# [Material shown]
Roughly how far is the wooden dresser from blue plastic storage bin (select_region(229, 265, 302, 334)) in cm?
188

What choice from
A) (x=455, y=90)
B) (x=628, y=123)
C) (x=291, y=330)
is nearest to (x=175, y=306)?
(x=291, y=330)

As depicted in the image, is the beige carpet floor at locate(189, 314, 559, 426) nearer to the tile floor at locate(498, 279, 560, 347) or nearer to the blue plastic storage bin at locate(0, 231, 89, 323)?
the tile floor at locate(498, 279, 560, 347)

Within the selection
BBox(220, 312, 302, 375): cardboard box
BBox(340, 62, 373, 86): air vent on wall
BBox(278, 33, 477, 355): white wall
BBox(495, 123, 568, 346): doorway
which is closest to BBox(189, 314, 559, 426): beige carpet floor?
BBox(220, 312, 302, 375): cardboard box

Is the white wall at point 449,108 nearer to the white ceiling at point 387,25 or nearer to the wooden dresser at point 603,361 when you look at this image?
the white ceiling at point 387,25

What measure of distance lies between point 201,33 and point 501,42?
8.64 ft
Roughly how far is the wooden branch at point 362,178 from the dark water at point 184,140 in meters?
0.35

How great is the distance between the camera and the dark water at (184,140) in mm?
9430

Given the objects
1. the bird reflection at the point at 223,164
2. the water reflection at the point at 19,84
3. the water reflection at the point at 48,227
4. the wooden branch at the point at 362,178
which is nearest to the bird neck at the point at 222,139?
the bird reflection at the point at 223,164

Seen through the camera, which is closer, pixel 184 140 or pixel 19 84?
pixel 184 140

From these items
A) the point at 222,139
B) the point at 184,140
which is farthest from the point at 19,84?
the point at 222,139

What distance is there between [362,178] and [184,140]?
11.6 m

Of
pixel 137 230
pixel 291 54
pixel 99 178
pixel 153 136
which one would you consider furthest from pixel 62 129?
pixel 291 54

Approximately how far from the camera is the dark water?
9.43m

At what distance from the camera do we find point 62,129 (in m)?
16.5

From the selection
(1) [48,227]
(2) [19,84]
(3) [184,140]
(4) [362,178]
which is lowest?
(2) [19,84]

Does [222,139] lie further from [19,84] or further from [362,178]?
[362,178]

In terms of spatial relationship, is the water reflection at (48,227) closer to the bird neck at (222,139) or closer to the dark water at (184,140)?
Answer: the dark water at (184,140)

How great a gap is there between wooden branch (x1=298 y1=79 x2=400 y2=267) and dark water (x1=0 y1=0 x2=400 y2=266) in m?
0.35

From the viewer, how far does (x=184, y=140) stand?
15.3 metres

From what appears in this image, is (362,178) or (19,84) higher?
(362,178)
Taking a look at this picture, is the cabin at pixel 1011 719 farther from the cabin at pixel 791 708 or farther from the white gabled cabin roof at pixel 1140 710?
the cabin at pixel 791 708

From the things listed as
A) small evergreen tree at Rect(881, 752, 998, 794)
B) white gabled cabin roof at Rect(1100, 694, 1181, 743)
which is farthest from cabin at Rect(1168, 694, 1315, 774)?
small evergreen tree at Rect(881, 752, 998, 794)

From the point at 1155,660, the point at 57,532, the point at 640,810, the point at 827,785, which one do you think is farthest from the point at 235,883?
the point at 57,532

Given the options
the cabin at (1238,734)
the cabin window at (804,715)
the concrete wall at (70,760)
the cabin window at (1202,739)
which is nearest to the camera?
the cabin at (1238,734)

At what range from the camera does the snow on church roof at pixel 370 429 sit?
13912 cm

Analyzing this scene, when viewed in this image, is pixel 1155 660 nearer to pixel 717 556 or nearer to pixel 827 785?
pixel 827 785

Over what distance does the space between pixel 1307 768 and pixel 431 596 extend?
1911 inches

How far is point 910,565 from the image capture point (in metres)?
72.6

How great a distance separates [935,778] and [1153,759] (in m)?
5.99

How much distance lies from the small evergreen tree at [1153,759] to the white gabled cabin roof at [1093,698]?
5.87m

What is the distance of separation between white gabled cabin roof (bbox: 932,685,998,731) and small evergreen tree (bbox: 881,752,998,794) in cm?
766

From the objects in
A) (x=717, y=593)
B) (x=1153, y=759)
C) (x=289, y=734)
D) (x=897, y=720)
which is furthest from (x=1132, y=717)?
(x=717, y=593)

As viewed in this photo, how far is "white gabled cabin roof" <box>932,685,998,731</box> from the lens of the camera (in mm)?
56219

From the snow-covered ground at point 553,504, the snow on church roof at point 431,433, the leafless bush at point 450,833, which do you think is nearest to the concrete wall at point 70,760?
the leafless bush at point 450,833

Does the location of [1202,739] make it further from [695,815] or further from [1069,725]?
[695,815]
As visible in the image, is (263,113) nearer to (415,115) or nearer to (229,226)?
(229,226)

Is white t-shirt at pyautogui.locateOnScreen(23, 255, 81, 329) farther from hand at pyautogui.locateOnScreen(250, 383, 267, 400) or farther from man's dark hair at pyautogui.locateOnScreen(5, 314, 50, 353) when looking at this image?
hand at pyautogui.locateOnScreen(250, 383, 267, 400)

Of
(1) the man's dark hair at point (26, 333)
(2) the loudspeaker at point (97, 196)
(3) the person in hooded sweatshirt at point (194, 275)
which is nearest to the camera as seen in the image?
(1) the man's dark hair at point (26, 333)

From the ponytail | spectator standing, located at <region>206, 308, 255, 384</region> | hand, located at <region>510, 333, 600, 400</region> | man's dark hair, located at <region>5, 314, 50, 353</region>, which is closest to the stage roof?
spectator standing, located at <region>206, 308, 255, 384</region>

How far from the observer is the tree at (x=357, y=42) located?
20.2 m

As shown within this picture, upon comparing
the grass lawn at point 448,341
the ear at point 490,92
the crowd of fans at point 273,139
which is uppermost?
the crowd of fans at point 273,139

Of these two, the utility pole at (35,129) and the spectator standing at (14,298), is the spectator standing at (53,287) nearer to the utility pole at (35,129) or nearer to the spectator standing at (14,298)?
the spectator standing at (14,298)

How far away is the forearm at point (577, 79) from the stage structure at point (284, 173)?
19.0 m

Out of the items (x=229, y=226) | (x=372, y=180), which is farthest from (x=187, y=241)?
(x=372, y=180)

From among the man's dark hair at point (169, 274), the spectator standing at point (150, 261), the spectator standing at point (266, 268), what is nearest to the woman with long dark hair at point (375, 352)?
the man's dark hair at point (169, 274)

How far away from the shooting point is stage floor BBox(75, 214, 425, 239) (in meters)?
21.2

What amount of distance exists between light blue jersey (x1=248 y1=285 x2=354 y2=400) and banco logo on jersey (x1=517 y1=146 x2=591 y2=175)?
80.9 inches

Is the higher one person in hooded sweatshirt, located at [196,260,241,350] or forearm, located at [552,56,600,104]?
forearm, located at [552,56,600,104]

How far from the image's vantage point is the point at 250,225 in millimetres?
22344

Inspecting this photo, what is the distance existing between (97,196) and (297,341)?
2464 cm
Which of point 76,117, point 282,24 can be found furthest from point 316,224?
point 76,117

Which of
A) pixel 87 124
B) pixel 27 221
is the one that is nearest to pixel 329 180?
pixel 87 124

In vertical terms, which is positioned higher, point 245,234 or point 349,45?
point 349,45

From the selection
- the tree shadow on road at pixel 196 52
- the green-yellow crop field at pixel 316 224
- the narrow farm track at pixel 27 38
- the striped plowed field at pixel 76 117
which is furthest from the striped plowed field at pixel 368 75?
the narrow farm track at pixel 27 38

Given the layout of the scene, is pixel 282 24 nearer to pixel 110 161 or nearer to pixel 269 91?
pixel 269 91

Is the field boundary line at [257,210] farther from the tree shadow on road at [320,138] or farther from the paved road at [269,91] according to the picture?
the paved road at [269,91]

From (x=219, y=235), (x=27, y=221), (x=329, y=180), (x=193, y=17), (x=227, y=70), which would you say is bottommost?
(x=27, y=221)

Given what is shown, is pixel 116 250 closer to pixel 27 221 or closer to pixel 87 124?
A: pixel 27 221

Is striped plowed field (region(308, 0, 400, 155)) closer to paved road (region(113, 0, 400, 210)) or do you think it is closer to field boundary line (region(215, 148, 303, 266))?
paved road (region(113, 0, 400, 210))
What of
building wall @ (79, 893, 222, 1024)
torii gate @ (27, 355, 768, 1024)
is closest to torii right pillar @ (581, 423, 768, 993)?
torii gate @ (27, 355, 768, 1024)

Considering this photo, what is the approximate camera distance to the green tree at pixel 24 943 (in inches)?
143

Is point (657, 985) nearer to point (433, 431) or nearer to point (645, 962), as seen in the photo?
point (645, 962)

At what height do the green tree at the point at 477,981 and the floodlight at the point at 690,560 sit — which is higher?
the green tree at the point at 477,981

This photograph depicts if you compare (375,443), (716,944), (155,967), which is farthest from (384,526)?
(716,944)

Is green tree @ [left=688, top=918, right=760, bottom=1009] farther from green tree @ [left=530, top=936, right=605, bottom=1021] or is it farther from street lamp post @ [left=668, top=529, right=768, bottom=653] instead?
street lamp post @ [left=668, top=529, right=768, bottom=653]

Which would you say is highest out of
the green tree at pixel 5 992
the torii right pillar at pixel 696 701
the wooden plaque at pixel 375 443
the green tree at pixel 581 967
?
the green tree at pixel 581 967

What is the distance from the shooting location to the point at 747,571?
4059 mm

# [Requirements]
Transcribe only the trailing portion of the entries above: the line that contains "Is striped plowed" and each line after it.

# [Full response]
Is striped plowed field (region(308, 0, 400, 155)) closer to paved road (region(113, 0, 400, 210)) or do you think it is closer to field boundary line (region(215, 148, 303, 266))?
paved road (region(113, 0, 400, 210))
What of
building wall @ (79, 893, 222, 1024)
torii gate @ (27, 355, 768, 1024)
is closest to torii right pillar @ (581, 423, 768, 993)?
torii gate @ (27, 355, 768, 1024)

Considering this photo, what is the approximate camera distance to the green tree at pixel 24 943 (in inches)?
143

Is point (657, 985) nearer to point (433, 431) or nearer to point (645, 962), as seen in the photo?
point (645, 962)

At what height do the green tree at the point at 477,981 and the floodlight at the point at 690,560 sit — which is higher?
the green tree at the point at 477,981

This photograph depicts if you compare (375,443), (716,944), (155,967), which is farthest from (384,526)?
(716,944)

Is green tree @ [left=688, top=918, right=760, bottom=1009] farther from green tree @ [left=530, top=936, right=605, bottom=1021] or is it farther from street lamp post @ [left=668, top=529, right=768, bottom=653] instead?
street lamp post @ [left=668, top=529, right=768, bottom=653]

Which would you say is highest out of
the green tree at pixel 5 992
the torii right pillar at pixel 696 701
the wooden plaque at pixel 375 443
the green tree at pixel 581 967
?
the green tree at pixel 581 967

What is the distance from the shooting location to the point at 747,571?
4059 mm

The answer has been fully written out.